Right-wing media have pounced on a forthcoming book claiming that gay Wyoming student Matthew Shepard's brutal 1998 murder was motivated by drug use, not homophobia. While these media figures shroud their interest in a desire to get at the facts, their vitriolic attacks on Shepard and the movement for whom his death became a rallying cry reveal that there's more to Matthew Shepard trutherism than a concern for the truth.
In The Book of Matt: Hidden Truths about the Murder of Matthew Shepard, journalist Stephen Jimenez revives his decade-old theory that Aaron McKinney and Russell Henderson killed Shepard in a meth-fueled rage. Shepard's death sparked a national discussion on anti-LGBT violence, but Jimenez makes the bombshell claim that Shepard and McKinney had actually had sex and done meth together. McKinney has denied this assertion.
Jimenez's theory is also difficult to square with the fact that McKinney cited Shepard's sexuality as a factor in the murder, attempting to employ a “gay panic” defense at trial.
Inexplicably, media coverage of The Book of Matt has ignored Jimenez's history of shoddy reporting on the case. In November 2004, Jimenez co-produced a special on Shepard's murder for ABC News' 20/20. The widely panned report downplayed the role of anti-gay bias in Shepard's murder, suggesting that meth was the primary factor. After the special aired, Gay City News unearthed an email Jimenez wrote two months before 20/20 even began its reporting, in which he proclaimed that the report would upend the conventional interpretation of Shepard's death.
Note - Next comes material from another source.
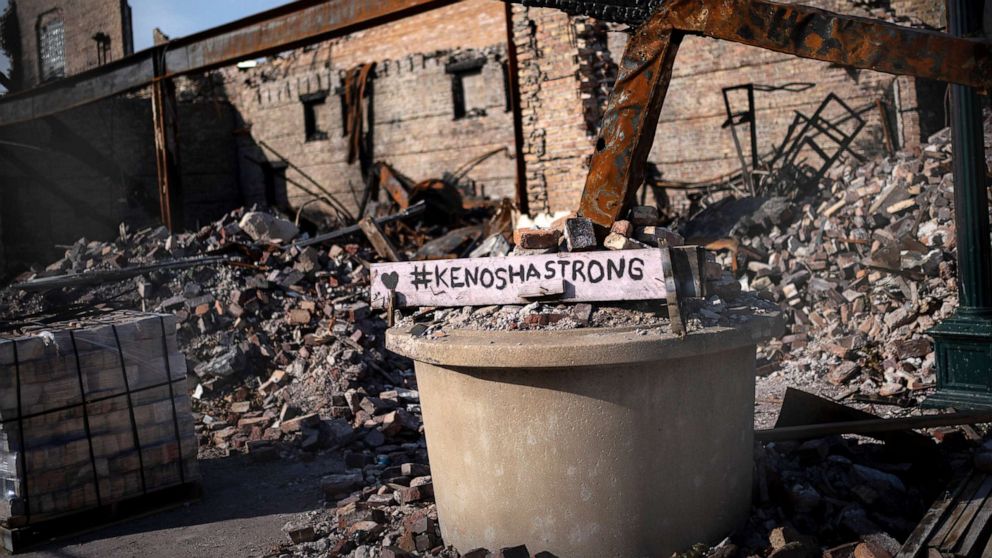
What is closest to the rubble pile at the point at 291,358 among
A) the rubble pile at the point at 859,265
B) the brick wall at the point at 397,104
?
the rubble pile at the point at 859,265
Undaunted by the questionable practices that tainted Jimenez's earlier work on Shepard, right-wing media have heralded the arrival of The Book of Matt. The dominant narrative among conservative media figures holds that Jimenez has proven once and for all that the longstanding understanding of Shepard's death - and the anti-hate crimes legislation it helped spawn - were built on one big lie. To right-wing media figures, Jimenez's theory is significant for more than just how we understand Matthew Shepard. It's also an opportunity to assail the LGBT community's campaign for equal rights and protection from violence and bigotry.
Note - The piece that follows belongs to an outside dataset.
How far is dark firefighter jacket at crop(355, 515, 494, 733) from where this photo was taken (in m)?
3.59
In a September 19 column for TownHall.com, Breitbart.com Editor-At-Large Ben Shapiro compared the Shepard case to that of Trayvon Martin, asserting that liberals constructed a “mythology” around both teens' killings in order “to justify a broader agenda.”
A column on the far-right website MercatorNet - reprinted by the National Organization for Marriage's Ruth Institute - showed that combatting the LGBT “agenda” is the real aim of the right's obsession with Matthew Shepard trutherism. Author Michael Cook connected the Shepard case's “mythology of grievance and oppression” to the supposed “lies” on which other LGBT victories - including the repeal of anti-sodomy laws - depended. WND founder and editor in chief Joseph Farah lamented that the LGBT movement made Shepard an “icon” in order to advance a “phony war on homophobia that has chilled free speech and free association.”
On his radio program, the American Family Association's Bryan Fischer minced no words in smearing Shepard and the rest of the LGBT community. Fischer said Jimenez's book “highlights another tragic pathology of the homosexual lifestyle. Domestic partner violence in the homosexual community is somewhere between two and four times higher than it is in the heterosexual community.” (It isn't.)
Despite the right-wing media's deepest wishes, the preponderance of evidence indicates that anti-gay bias was central to Shepard's murder. And 15 years after his horrific death, anti-LGBT hate crimes prove tragically persistent. Even in New York City, the problem is actually getting worse. The media's Matthew Shepard truthers, however, would rather deny that anti-LGBT violence is even a problem worth addressing.